Globalisation and Emerging Economies
Paris, France | 25-26 June, 2008
Political, technological and commercial forces are driving growth in the international exchange of goods, services, jobs and people. These changes have resulted in very significant growth in economic prosperity and some major reductions in global poverty. The BRIICS (Brazil, Russia, India, Indonesia, China and South Africa) and other emerging economies are playing a major part in these efforts. The opening up of the BRIICS countries, for example, is drawing nearly a half of the world’s workforce into the international arena. Economic resources are now generally better allocated around the globe than they used to be (with some important exceptions). Furthermore, policy systems are now better aligned to keep reallocating global resources to best advantage in the future.

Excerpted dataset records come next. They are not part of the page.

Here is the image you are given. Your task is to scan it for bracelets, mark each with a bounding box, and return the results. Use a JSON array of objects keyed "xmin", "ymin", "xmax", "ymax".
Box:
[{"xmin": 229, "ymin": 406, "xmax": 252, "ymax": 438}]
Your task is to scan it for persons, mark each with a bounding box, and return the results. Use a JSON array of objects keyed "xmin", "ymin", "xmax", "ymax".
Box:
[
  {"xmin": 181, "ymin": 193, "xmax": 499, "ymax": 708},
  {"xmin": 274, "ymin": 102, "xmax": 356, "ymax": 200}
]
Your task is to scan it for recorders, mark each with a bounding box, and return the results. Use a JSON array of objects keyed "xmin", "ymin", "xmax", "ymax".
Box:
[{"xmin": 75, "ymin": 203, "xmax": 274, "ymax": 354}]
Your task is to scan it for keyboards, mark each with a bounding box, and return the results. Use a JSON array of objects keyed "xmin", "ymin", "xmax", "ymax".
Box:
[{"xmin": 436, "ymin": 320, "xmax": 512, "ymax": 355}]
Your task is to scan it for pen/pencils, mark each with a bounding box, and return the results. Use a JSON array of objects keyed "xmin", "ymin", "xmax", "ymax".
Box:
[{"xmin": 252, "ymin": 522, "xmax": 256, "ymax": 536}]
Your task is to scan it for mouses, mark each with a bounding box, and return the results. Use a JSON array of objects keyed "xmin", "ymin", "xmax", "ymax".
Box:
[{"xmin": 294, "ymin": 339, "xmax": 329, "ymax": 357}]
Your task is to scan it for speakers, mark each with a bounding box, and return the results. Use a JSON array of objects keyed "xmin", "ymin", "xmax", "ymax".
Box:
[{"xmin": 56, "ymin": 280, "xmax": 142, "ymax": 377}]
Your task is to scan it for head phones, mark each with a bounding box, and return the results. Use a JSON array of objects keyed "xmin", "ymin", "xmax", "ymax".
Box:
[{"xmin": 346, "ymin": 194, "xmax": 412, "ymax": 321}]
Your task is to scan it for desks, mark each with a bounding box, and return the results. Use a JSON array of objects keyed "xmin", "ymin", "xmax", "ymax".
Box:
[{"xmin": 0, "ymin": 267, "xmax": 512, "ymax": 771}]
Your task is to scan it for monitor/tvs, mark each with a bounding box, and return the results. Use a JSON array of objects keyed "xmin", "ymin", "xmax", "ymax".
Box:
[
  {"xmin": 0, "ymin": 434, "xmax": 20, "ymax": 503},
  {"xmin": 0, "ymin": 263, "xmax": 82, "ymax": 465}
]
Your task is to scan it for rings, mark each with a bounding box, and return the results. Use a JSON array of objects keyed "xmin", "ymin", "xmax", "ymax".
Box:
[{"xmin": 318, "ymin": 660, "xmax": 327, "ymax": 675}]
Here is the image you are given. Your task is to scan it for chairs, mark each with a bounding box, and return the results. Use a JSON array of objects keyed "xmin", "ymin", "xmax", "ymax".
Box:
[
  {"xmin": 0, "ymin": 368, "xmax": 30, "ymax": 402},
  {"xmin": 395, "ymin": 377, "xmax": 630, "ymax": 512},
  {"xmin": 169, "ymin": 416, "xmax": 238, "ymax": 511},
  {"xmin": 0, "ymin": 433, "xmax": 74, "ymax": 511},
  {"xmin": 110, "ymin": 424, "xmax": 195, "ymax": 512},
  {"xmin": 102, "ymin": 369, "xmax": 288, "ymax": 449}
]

In spite of this progress, policy challenges abound. Many borders are now so open, and the processing and office technology so efficient, that some believe the world economy is suffering from “speed wobbles”. In other words, there are major concerns that many people and communities are having difficulty keeping up with the high degree of resource mobility that results from fast growing consumer demand on the one hand, and the technical and corporate possibilities on the supply side. A key set of policy questions concern what can be done to enable people to cope with technical change without compromising the gains from trade for middle and low income countries.
The 2008 OECD Global Forum on Trade brought together trade policy makers from OECD countries and a number of emerging economies to discuss global trade policy challenges. Specifically, the Global Forum on Trade examined two important issues: the impact of emerging economies on recent international market developments and the political economy of trade. Representatives from manufacturers’ associations, academia, non governmental organisations and key multilateral organisations contributed to the lively discussion.